Lo miré a los ojos, sonrojada, extasiada. Por fin podía perder el control, desatar la lujuria, aunque con ciertos límites. Fuera empezaban a oírse pasos y voces de gente murmurando sus rezos. Era mejor seguir siendo prudentes. No podíamos vernos envueltos en un escándalo así; ni soñarlo.
El sacerdote se apoyó contra la puerta, incapaz de apartar sus ojos de los míos. Sin pensarlo, puso la mano encima de la sotana. Se me escapó una risa.
—Padre, ya le dije que yo no miento. Por favor, no mienta usted tampoco —conseguí decir entre gemidos y embestidas suaves—. Sabe que el deseo lo está llamando, igual que a mí.

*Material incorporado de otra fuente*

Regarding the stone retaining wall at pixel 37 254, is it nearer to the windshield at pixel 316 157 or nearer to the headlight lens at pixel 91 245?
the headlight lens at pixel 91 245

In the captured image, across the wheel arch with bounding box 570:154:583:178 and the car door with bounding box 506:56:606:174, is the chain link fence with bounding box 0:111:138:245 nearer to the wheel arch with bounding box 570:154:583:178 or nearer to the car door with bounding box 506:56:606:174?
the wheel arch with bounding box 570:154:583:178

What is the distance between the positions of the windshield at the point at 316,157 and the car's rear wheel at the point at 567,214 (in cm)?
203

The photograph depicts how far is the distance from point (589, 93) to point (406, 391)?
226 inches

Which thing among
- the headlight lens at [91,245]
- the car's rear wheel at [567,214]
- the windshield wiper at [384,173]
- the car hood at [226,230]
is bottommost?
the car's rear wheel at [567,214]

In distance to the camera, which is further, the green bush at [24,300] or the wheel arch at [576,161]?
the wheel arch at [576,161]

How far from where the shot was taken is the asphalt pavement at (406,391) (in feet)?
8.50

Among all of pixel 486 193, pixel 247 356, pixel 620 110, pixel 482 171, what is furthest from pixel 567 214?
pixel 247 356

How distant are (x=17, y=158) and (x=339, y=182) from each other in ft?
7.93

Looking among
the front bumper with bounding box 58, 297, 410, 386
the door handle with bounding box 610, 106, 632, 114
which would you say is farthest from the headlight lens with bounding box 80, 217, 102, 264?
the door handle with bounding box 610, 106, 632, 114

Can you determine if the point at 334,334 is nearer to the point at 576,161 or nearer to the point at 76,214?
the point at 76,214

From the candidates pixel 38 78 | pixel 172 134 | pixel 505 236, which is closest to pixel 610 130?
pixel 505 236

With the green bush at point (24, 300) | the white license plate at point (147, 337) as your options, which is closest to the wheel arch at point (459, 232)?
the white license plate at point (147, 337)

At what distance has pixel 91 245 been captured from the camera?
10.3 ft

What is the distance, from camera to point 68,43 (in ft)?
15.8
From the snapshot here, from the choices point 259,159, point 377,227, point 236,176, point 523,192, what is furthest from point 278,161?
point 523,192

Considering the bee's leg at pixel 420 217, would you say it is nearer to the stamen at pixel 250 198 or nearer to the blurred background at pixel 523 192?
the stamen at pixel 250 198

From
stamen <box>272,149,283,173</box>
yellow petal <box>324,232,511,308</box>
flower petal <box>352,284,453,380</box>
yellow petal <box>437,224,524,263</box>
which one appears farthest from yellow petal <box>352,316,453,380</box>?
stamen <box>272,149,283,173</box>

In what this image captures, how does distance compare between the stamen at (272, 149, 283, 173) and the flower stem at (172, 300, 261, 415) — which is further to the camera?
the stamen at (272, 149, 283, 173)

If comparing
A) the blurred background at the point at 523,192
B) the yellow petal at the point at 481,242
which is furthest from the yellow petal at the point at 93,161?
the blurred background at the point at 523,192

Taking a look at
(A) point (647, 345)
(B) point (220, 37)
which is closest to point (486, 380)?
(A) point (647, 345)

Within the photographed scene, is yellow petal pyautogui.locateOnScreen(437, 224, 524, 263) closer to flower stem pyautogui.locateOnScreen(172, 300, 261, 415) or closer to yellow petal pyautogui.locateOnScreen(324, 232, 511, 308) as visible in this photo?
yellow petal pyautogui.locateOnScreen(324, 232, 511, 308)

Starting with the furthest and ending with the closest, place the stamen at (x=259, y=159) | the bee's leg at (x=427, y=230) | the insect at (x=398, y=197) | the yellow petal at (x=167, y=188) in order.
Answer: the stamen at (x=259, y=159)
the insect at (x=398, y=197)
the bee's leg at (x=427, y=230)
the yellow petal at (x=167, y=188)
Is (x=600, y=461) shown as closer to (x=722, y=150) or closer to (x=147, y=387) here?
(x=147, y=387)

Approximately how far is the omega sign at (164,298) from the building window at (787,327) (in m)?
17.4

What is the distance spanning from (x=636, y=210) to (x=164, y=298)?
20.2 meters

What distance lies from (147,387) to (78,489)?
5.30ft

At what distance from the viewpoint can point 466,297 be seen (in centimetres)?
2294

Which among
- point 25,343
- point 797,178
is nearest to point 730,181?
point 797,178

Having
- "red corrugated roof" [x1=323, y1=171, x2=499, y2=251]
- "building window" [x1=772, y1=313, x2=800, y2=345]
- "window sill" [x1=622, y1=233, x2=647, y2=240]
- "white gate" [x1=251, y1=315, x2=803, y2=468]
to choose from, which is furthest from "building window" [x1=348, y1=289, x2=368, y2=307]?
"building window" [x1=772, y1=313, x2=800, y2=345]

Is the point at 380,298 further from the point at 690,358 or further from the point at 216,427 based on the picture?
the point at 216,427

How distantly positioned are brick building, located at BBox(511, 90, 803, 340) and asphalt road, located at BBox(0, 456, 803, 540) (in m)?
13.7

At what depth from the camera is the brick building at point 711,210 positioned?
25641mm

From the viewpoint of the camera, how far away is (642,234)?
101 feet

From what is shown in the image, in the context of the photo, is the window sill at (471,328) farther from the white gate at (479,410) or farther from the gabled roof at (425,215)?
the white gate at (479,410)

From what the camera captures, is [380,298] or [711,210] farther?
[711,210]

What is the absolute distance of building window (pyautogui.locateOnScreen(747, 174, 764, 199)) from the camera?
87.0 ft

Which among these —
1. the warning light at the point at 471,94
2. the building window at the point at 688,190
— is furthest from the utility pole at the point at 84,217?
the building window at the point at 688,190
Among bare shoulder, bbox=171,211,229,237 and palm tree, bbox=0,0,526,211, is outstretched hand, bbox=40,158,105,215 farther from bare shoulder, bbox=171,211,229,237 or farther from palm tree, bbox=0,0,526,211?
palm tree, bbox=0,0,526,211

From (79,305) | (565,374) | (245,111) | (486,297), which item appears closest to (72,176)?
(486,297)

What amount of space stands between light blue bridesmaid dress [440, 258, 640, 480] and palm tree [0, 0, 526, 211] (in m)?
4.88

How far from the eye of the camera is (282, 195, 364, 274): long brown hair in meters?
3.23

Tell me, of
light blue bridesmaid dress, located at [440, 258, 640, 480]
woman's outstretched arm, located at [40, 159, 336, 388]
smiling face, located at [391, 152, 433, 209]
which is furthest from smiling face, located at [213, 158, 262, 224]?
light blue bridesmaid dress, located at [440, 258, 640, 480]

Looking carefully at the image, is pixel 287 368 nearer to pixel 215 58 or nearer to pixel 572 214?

—Pero… ¿qué están haciendo? ¿Se han vuelto locos? Voy a denunciarles.
Sonaba nervioso y excitado. Puso la mano en el picaporte de la puertecilla, desesperado por salir de allí.
—Me prometió que no se iría, padre, y tampoco puede contar a nadie mi secreto de confesión.
—Pero…
—Además, no va a salir así como está con toda esa gente rezando ahí fuera, ¿verdad?
El cura se miró la entrepierna. La sotana estaba totalmente levantada; tanto como para que yo, con esa oscuridad, la hubiese visto sobresalir.
Cerró los ojos y se santiguó.
—Esto no tiene perdón. Irá usted al infierno.